Daimler leapfrogs; driverless trucks edge closer
Daimler is skipping a grade.
No, not in school, but in the unofficial levels of vehicle autonomy. Yet it’s much the same thing. Someone – in this case something – is coming up fast. Here, Daimler has publicly signaled its intent to make trucks as driverless as they can be.
That means Daimler, a savvy company, clearly sees a market for autonomous trucks. I’d be surprised if they didn’t have at least informal commitments to buy from some big players.
Daimler may or may not have started the current race for self-driving trucks, but they certainly ignited the fire of publicity that now blazes afresh with press releases from other developers at every opportunity – a cross-country run with a driver, a few miles on a country road without a driver, or a trailer load of beer from here to there.
Daimler started it four years ago with a demonstration in Germany where an autonomous Daimler truck rolled at 50mph past reviewing stands full of dignitaries and reporters as the driver read a newspaper – no hands on the wheel. They repeated the demo a few months later in a more spectacular event at the Hoover Dam.
Since then, while companies like Uber, Waymo, and Embark have held demonstrations of their own, Daimler has been quiet. That ended last week at an event called Daimler Trucks Capital Market and Technology Day held at Portland International Raceway in Portland, Ore.
The big news there was the introduction of two electric-powered Freightliner trucks. They also announced the opening of an Automated Truck Research and Development Center in Portland. So, despite a few quiet years, Daimler has clearly not lost interest in autonomous trucks. On the contrary.
Here’s where the grade skipping comes in. Both Truckinginfo.com and Portland Business Journal quoted Daimler’s head of truck strategy, Peter Vaughan Schmidt, who said that in its development efforts, Daimler intended to skip from Level 2 autonomy directly to Level 4. Forget about Level 3.

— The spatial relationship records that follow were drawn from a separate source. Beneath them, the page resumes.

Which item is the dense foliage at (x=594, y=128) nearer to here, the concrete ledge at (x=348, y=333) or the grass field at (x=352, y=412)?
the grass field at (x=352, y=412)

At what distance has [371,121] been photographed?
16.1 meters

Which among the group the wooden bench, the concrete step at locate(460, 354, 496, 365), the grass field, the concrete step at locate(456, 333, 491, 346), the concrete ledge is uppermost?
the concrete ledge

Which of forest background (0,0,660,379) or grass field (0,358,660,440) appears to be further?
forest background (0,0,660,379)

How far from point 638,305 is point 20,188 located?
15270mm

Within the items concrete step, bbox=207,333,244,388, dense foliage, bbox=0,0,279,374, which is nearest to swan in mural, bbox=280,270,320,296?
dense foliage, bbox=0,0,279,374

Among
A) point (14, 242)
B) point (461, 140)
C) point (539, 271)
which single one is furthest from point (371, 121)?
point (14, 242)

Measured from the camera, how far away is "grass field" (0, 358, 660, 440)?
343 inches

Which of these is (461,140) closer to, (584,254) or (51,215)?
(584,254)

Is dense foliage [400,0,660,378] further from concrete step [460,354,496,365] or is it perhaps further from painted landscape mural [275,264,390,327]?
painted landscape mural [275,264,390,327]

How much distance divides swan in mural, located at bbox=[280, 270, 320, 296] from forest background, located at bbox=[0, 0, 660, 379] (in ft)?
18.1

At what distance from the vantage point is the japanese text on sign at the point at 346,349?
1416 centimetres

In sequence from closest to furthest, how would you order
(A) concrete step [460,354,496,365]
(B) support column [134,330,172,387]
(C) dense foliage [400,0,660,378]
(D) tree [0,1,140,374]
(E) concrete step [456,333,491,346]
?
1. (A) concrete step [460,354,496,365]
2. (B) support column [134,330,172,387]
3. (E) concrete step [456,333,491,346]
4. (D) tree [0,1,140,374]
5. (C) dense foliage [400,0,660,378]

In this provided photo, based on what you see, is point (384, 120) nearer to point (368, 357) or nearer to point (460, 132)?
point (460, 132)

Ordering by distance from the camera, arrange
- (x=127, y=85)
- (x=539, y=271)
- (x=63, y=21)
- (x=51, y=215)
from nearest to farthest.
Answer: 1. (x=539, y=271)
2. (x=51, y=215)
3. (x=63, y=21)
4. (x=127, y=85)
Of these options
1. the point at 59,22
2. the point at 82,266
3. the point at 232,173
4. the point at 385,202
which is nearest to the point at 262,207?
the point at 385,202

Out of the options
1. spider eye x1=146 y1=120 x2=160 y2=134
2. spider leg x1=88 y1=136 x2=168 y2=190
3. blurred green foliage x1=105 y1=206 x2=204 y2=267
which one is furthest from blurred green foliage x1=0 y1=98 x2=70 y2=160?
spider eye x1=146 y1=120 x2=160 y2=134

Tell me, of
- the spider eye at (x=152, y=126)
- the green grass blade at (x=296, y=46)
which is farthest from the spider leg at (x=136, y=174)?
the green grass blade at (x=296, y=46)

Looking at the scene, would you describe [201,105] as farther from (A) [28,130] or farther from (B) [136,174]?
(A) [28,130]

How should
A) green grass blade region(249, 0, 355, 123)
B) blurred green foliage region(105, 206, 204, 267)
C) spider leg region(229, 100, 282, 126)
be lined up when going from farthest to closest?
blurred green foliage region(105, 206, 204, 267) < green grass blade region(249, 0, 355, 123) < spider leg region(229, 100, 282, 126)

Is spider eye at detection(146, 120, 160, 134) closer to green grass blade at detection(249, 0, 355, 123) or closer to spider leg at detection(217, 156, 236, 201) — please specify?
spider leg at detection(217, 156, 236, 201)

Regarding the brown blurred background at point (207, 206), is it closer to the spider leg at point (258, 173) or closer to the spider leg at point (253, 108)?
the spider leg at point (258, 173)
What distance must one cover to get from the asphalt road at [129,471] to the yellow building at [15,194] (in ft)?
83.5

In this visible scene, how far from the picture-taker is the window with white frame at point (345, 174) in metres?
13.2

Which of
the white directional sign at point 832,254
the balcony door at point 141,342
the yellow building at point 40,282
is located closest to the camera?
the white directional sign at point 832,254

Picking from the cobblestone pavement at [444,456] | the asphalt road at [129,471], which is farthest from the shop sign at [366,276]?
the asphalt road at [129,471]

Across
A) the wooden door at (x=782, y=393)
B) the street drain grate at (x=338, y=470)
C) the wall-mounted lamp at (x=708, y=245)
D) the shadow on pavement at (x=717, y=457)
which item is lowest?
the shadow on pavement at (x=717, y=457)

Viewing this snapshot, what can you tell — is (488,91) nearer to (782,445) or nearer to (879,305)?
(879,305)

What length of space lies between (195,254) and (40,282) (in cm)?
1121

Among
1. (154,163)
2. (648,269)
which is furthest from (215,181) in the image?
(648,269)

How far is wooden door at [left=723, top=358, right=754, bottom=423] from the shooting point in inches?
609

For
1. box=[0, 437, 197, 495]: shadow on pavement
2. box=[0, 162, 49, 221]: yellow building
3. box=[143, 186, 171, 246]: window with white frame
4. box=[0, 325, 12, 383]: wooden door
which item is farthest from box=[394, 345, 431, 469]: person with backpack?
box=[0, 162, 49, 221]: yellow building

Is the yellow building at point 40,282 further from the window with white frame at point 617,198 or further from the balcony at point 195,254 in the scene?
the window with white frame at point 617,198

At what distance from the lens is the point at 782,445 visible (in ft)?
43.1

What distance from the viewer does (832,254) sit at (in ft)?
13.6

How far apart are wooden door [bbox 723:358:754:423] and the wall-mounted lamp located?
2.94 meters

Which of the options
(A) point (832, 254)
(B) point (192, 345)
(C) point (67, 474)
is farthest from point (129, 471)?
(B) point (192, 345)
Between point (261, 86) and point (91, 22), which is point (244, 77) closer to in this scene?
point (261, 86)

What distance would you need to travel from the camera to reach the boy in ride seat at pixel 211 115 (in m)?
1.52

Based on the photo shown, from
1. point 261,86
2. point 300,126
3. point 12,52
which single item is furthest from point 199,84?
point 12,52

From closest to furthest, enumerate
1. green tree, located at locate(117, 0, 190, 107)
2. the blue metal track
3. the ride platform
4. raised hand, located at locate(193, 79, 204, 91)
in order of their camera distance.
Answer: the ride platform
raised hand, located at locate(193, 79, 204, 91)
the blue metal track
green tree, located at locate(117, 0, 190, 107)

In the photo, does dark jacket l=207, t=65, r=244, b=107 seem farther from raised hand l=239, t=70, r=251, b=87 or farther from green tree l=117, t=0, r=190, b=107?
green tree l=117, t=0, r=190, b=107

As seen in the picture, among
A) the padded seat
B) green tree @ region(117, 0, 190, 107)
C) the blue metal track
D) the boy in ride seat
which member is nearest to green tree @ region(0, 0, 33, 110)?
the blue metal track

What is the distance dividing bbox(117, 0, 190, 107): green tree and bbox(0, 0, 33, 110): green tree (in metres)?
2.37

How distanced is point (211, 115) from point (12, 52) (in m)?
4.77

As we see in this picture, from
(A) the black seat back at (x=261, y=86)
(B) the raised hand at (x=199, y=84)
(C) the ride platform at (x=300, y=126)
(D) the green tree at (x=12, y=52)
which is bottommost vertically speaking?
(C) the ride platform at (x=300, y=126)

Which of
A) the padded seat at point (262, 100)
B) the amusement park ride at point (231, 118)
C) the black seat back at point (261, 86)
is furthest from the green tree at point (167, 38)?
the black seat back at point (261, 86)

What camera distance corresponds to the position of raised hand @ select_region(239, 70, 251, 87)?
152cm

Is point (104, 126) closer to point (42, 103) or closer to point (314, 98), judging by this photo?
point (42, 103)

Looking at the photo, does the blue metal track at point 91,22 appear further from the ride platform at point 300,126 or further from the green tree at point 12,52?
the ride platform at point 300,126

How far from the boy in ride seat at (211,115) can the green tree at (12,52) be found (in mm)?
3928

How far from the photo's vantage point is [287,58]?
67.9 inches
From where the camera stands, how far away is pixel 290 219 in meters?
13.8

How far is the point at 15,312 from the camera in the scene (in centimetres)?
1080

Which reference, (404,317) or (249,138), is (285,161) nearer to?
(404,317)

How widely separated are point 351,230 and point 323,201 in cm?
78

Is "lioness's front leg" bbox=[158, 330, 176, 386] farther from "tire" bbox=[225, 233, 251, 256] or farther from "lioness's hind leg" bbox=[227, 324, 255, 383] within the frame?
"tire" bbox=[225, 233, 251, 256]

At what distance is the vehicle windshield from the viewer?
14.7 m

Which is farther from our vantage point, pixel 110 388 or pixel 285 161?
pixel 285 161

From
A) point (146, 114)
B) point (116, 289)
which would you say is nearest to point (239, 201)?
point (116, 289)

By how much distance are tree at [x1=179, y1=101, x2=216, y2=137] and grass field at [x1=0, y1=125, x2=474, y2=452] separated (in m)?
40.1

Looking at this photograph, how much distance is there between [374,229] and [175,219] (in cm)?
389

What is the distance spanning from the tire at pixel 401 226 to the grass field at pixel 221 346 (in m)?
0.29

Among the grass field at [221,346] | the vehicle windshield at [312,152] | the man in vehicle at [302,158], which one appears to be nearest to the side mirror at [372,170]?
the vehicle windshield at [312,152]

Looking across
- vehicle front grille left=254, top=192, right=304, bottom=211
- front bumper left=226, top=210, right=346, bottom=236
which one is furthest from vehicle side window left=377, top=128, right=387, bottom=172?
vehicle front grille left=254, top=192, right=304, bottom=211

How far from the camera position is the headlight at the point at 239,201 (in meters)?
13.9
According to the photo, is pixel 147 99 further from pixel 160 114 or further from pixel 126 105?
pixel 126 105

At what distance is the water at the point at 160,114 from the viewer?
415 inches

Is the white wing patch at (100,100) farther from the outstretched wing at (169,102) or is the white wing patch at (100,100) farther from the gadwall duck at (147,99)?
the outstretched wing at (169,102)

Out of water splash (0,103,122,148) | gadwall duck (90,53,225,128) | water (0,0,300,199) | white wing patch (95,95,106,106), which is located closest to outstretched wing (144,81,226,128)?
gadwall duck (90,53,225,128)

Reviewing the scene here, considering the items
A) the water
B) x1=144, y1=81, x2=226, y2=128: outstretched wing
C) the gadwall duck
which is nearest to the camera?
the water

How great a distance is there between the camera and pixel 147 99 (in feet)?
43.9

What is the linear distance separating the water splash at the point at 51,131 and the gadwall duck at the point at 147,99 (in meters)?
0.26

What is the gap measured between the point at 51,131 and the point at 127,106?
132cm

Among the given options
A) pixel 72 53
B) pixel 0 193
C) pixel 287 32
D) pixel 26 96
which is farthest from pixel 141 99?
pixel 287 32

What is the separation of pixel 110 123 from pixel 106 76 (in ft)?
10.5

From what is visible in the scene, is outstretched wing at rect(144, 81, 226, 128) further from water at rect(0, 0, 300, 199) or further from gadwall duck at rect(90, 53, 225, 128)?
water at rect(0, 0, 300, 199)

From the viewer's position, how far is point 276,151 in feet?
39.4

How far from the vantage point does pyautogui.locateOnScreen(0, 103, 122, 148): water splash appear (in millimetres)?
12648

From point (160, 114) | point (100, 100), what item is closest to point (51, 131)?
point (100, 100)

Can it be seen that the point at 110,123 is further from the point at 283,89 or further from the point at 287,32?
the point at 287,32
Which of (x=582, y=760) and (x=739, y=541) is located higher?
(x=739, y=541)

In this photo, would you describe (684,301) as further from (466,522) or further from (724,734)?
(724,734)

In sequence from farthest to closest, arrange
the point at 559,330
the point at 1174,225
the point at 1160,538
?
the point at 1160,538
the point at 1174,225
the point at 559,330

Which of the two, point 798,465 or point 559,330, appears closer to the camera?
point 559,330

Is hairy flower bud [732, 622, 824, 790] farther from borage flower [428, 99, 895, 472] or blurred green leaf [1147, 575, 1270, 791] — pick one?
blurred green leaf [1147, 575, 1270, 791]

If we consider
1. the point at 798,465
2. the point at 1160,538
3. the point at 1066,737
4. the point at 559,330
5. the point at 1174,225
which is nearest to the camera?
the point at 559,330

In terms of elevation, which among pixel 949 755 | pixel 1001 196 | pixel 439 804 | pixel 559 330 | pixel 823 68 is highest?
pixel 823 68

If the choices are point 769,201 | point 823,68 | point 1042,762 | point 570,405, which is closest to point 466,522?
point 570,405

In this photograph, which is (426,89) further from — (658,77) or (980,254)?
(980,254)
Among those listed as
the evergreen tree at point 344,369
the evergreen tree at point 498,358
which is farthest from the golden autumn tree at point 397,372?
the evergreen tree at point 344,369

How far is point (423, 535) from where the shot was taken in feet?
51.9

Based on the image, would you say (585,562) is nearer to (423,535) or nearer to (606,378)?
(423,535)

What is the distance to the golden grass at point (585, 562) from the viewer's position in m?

The five levels of autonomy:
- Level 1 includes at least one element of vehicle control, say adaptive cruise control which controls speed, but that’s all. Big deal. We’re there already.
- On Level 2 the system handles steering, braking, and speed. But you have to be behind the wheel, eyes on the road, ready to take control in an instant. What’s the point? You may as well be driving.
- Level 3 enables the driver to look away from the road, maybe read the paper like that guy in Germany. The automated system will signal when you’re required back at the wheel with enough time to get there – you hope.
- On Level 4 the truck drives itself on specific roadways under specific conditions. You can nap.
- On Level 5 there is no you. The truck does it all alone.
Now Daimler says it’s taking its efforts directly from Level 2 to Level 4.
Seems to me Daimler was beyond Level 2 with its driver reading a newspaper at the wheel in 2014, so maybe the comment from Peter Vaughan Schmidt should not be taken literally. But it’s revealing nonetheless. Skipping Level 3 on a hypothetical scale doesn’t mean much. But saying so – even casually – in the context of Daimler’s new R&D center does.
Level 5 is unattainable for the foreseeable future. But if you think about it, Level 4 is pretty damned close – close enough to go commercial and make a lot of money. Being restricted to interstate highways in acceptable weather is not much of a restriction at all, certainly not for linehaul, and that’s where everyone expects autonomous trucks to make their commercial debut.
Yes, the Level 4 spec requires a driver, but that’s only in an informal framework, not in law. A Level 4 autonomous truck, by definition, can run linehaul without one. Daimler envisions its Level 4 truck with a driver, but big money and simple logic see something else.